• _Exercise_
Reproduce the part of the listing that opens with the line containing "furthest to closest." and continues through the end of the listing, omitting the pictures.

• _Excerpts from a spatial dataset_
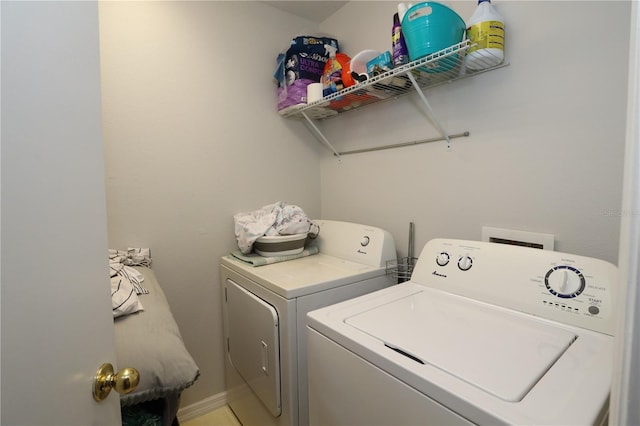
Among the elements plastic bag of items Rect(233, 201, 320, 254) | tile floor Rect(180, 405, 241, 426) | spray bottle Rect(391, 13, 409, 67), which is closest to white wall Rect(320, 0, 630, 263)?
spray bottle Rect(391, 13, 409, 67)

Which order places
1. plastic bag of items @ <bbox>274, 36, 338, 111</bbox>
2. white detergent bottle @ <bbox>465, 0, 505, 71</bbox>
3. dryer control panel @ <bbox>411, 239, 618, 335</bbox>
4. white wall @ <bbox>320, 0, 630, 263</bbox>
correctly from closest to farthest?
dryer control panel @ <bbox>411, 239, 618, 335</bbox> → white wall @ <bbox>320, 0, 630, 263</bbox> → white detergent bottle @ <bbox>465, 0, 505, 71</bbox> → plastic bag of items @ <bbox>274, 36, 338, 111</bbox>

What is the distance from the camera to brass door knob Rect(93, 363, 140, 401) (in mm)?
594

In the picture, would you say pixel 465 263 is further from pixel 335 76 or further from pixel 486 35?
pixel 335 76

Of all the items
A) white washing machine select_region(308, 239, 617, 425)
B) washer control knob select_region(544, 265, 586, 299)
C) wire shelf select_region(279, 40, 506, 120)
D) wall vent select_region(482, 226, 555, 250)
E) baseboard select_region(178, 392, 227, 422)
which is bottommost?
baseboard select_region(178, 392, 227, 422)

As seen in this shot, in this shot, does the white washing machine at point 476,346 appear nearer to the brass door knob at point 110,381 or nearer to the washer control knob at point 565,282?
the washer control knob at point 565,282

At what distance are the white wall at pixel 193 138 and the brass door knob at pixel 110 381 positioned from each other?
4.38 ft

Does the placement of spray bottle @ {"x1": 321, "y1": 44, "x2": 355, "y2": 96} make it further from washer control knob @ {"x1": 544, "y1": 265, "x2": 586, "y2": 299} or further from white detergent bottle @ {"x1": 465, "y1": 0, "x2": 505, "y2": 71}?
washer control knob @ {"x1": 544, "y1": 265, "x2": 586, "y2": 299}

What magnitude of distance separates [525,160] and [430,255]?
578mm

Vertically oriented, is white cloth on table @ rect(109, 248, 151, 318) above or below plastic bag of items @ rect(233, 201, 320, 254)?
below

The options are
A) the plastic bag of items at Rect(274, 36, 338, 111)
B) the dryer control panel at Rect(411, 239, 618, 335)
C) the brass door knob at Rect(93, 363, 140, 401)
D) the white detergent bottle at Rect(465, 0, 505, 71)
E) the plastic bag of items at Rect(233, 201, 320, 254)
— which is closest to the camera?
the brass door knob at Rect(93, 363, 140, 401)

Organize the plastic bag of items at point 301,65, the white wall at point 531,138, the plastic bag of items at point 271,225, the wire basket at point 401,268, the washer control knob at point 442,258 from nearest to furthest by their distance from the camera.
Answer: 1. the white wall at point 531,138
2. the washer control knob at point 442,258
3. the wire basket at point 401,268
4. the plastic bag of items at point 271,225
5. the plastic bag of items at point 301,65

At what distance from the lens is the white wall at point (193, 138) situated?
5.68 ft

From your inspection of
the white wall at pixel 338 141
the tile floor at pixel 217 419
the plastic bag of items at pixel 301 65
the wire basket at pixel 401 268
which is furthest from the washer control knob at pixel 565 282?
the tile floor at pixel 217 419

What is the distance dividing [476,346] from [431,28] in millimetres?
1217
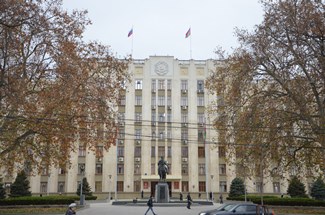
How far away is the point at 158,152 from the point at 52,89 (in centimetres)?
3732

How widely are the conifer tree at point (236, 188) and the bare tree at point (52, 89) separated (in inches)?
1264

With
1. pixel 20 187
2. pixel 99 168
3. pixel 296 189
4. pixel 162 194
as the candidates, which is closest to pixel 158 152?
pixel 99 168

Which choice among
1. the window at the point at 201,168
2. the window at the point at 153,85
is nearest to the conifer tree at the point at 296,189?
the window at the point at 201,168

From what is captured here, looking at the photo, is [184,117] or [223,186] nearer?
[223,186]

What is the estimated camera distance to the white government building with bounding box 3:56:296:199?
5603 centimetres

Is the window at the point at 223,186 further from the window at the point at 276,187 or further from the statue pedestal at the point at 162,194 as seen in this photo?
the statue pedestal at the point at 162,194

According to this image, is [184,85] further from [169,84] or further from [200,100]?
[200,100]

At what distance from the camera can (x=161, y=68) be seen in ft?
202

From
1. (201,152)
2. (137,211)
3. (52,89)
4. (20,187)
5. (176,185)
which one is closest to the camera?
(52,89)

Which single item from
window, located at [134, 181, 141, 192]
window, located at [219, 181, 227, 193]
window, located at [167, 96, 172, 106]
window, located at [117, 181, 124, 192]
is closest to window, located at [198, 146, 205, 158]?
window, located at [219, 181, 227, 193]

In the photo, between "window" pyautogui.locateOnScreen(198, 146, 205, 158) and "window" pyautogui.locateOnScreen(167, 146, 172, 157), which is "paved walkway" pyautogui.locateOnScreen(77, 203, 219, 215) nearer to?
"window" pyautogui.locateOnScreen(167, 146, 172, 157)

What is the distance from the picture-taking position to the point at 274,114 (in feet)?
78.8

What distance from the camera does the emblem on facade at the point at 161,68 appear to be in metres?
61.4

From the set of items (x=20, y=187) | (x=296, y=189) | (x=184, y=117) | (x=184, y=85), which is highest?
(x=184, y=85)
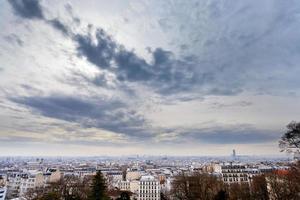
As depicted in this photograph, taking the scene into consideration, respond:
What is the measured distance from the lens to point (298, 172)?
27062 millimetres

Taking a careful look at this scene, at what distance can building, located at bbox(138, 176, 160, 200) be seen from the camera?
9575cm

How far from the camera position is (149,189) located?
97188 mm

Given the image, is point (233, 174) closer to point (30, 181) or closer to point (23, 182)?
point (30, 181)

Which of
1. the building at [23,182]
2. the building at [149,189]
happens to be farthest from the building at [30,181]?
the building at [149,189]

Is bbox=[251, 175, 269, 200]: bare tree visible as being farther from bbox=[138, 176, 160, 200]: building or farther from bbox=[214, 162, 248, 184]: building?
bbox=[138, 176, 160, 200]: building

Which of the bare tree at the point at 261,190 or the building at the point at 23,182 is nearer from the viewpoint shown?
the bare tree at the point at 261,190

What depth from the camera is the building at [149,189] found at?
3770 inches

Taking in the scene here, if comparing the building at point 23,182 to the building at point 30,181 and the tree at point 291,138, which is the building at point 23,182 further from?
the tree at point 291,138

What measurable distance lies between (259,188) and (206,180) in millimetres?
9579

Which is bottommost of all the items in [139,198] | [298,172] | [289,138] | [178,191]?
[139,198]

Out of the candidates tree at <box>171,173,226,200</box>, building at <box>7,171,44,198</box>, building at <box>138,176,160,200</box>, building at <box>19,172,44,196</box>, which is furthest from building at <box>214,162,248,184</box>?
building at <box>19,172,44,196</box>

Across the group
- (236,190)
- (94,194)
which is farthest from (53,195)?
(236,190)

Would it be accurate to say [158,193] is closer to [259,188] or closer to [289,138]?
[259,188]

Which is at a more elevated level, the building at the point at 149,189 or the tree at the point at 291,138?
the tree at the point at 291,138
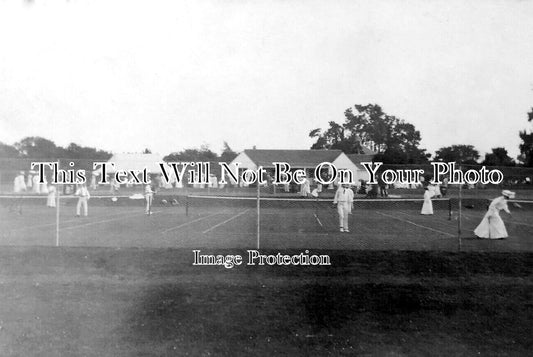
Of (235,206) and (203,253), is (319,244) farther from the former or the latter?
(235,206)

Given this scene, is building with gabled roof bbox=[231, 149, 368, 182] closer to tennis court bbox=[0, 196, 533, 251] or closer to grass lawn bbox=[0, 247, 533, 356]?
tennis court bbox=[0, 196, 533, 251]

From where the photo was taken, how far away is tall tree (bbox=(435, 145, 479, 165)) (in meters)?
16.8

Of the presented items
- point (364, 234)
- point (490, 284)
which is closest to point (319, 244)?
point (364, 234)

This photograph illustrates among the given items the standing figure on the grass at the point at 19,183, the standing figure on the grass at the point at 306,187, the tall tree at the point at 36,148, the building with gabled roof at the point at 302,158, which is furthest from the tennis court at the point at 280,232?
the tall tree at the point at 36,148

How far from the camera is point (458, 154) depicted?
17.8 m

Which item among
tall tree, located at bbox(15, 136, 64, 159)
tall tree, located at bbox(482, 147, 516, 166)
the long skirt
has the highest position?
tall tree, located at bbox(15, 136, 64, 159)

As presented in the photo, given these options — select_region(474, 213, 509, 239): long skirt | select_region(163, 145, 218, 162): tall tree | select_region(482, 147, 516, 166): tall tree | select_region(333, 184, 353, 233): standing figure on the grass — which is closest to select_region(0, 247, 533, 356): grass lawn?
select_region(474, 213, 509, 239): long skirt

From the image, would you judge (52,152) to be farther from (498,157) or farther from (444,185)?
(498,157)

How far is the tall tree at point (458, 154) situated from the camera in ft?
55.1

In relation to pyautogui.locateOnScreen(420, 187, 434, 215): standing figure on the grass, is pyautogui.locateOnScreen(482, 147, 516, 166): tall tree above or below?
above

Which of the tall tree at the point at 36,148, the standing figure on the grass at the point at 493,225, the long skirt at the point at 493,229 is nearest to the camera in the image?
the standing figure on the grass at the point at 493,225

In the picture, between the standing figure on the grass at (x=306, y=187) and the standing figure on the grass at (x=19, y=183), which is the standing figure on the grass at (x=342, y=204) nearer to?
the standing figure on the grass at (x=306, y=187)

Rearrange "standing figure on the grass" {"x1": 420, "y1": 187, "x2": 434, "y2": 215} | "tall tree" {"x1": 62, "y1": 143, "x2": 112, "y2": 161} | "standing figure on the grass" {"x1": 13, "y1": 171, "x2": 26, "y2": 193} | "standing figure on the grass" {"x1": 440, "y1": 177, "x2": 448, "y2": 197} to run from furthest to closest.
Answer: "tall tree" {"x1": 62, "y1": 143, "x2": 112, "y2": 161} → "standing figure on the grass" {"x1": 13, "y1": 171, "x2": 26, "y2": 193} → "standing figure on the grass" {"x1": 420, "y1": 187, "x2": 434, "y2": 215} → "standing figure on the grass" {"x1": 440, "y1": 177, "x2": 448, "y2": 197}

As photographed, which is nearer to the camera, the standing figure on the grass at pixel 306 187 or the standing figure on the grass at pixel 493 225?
the standing figure on the grass at pixel 493 225
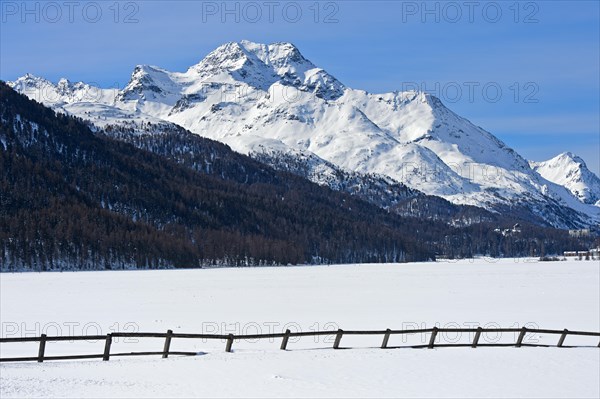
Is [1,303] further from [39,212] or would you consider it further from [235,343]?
[39,212]

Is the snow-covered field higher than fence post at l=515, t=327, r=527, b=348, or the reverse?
fence post at l=515, t=327, r=527, b=348

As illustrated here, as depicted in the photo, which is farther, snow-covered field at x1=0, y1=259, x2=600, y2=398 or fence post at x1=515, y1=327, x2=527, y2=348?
fence post at x1=515, y1=327, x2=527, y2=348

• _Completed exercise_
Rearrange "standing figure on the grass" {"x1": 420, "y1": 187, "x2": 434, "y2": 215} | "tall tree" {"x1": 62, "y1": 143, "x2": 112, "y2": 161} | "standing figure on the grass" {"x1": 13, "y1": 171, "x2": 26, "y2": 193} | "standing figure on the grass" {"x1": 440, "y1": 177, "x2": 448, "y2": 197} to run from furthest to closest.
Answer: "tall tree" {"x1": 62, "y1": 143, "x2": 112, "y2": 161} → "standing figure on the grass" {"x1": 13, "y1": 171, "x2": 26, "y2": 193} → "standing figure on the grass" {"x1": 420, "y1": 187, "x2": 434, "y2": 215} → "standing figure on the grass" {"x1": 440, "y1": 177, "x2": 448, "y2": 197}

As photographed, which is nearer to the camera, the standing figure on the grass at pixel 306 187 or the standing figure on the grass at pixel 493 225?
the standing figure on the grass at pixel 493 225
Is [1,303] further from [39,212] or would you consider it further from [235,343]?
[39,212]

Is the snow-covered field higher than fence post at l=515, t=327, r=527, b=348, or the reverse?
fence post at l=515, t=327, r=527, b=348

As illustrated here, as depicted in the photo, which is farther, snow-covered field at x1=0, y1=259, x2=600, y2=398 or fence post at x1=515, y1=327, x2=527, y2=348?
fence post at x1=515, y1=327, x2=527, y2=348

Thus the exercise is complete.